The verb 'destroy' has a violent connotation, and it shows that the writer may personally dislike athlete B. Here's one way to rewrite it in an objective tone:
Athlete A won against athlete B with a tally of 2-1 in today's match.
Another example of excessively emotive writing is the use of inaccurate superlatives, as in:
Everybody thinks chocolate is the best dessert
Even if you want to believe it, this is clearly not true. This is how you tone down the emotion in this sentence:
Chocolate is the favorite dessert of many people.
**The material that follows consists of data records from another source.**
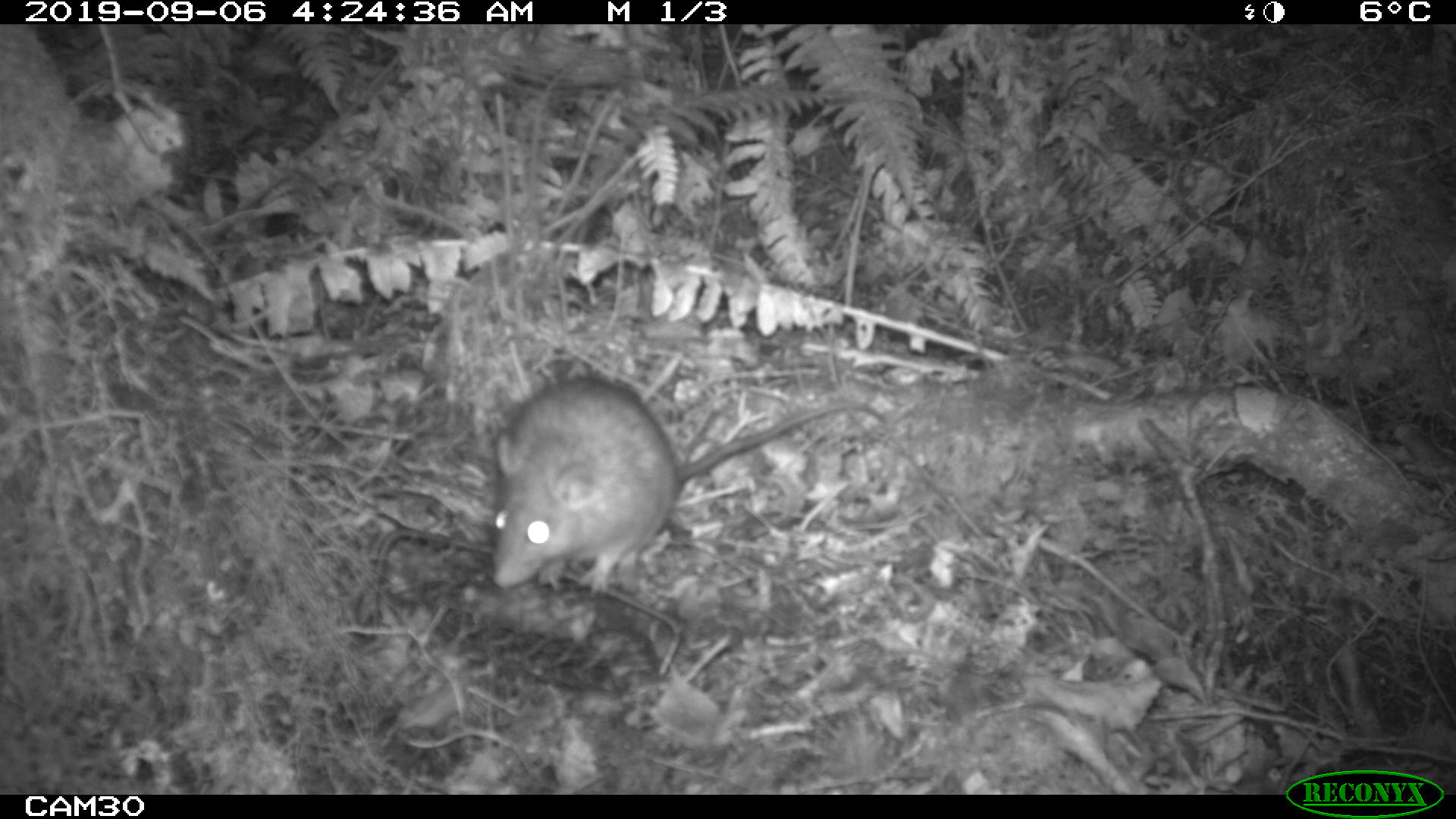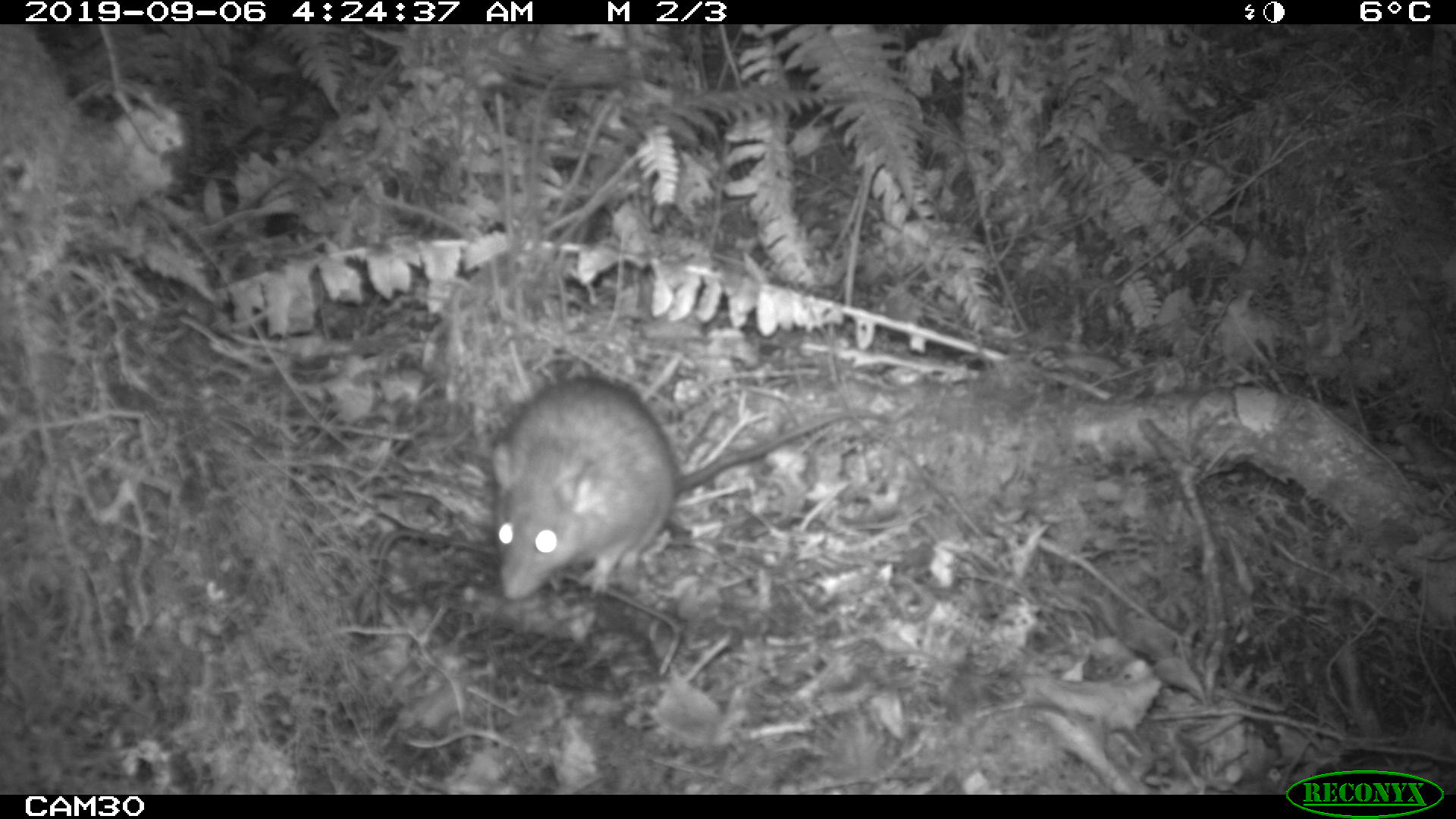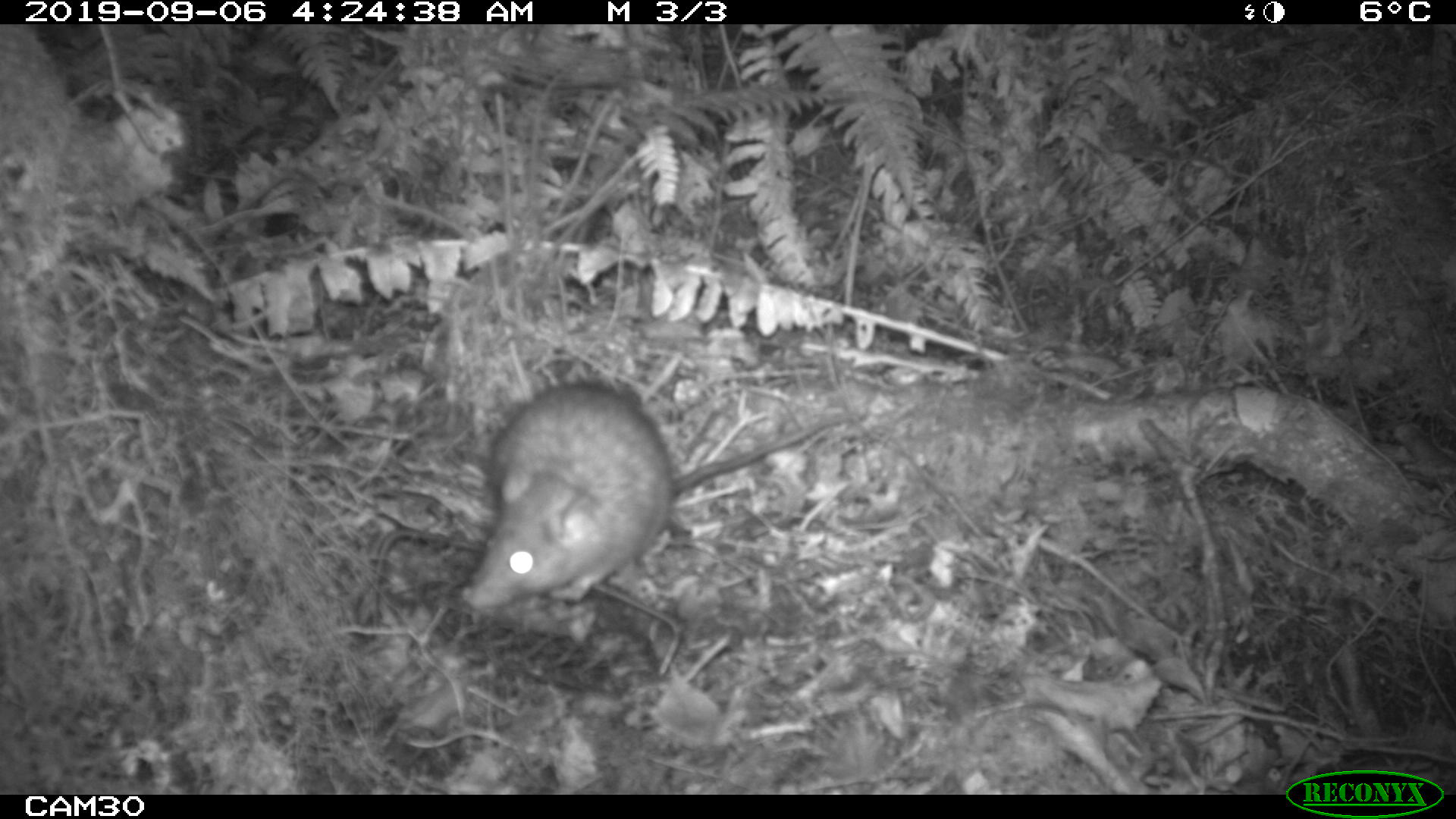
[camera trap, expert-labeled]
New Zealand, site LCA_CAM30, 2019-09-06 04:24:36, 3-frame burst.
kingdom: Animalia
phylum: Chordata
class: Mammalia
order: Rodentia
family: Muridae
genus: Rattus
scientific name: Rattus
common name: rat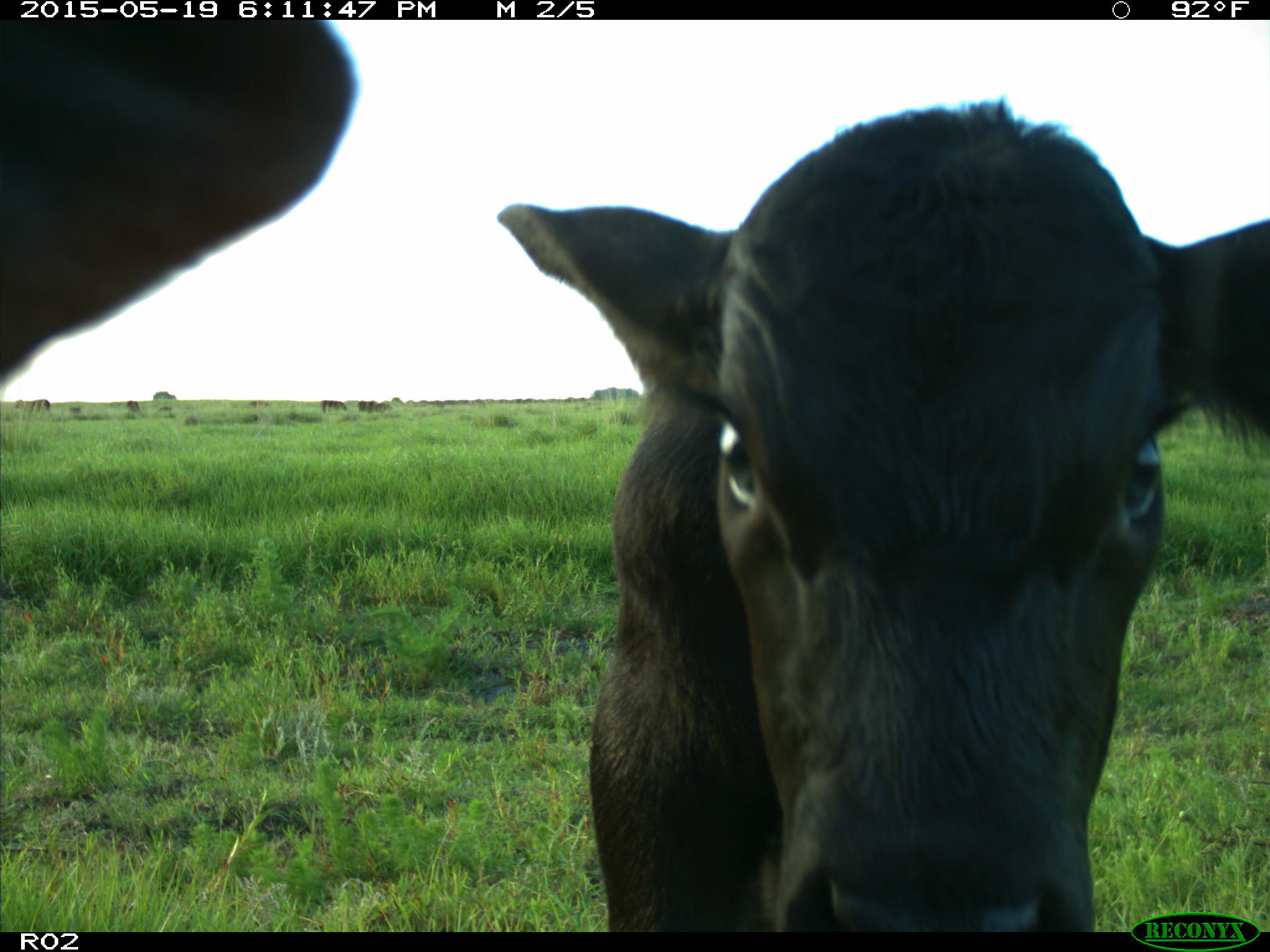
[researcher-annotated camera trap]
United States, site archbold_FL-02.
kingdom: Animalia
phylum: Chordata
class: Mammalia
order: Artiodactyla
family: Bovidae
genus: Bos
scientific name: Bos taurus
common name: domestic cow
These tips, in particular, are helpful to craft a formal tone in writing. Aim for a tone that is both informative and void of personal emotions when you're writing. Nominalizations can be useful in academic writing to produce neutral tone and makes it sound more scientific
The active voice, as opposed to the passive voice, forms stronger and clearer sentences. Look at the following two headlines and decide which one is more effective.
Headline A: Basketball player C was named Player of the Year by the NBA after successful season.
Headline B: The NBA named C Player of the Year after successful season.
Headline B is more effective because it employs the active voice, which begins with a subject (NBA) that acts on a verb (named). Writers love the active voice because it presents information clearly and doesn't create long-winded sentences.
However, writers still use the passive voice when some information is obscure. For instance, when you don't know the person who did the action, in this case the NBA, you may rewrite the above headline as such:
Basketball player C was named Player of the Year after a successful season.
Regardless of information availability, aim to have at least eighty percent of your sentences in the active voice for any piece of writing.
If there is a single objective for English formal writing, it is clarity clarity clarity!
After you've browsed through this guide, put yourself into the reader's shoes before starting a new blank document. If a person is reading a formal piece of writing, chances are they need it for professional purposes. They are willing to browse through advanced and complex language, but they will be critical of the professionalism and expertise of the text.
The seven tips above ensure that you're delivering the clearest, most informative piece of writing you can. Now go out there and make some waves with your writing!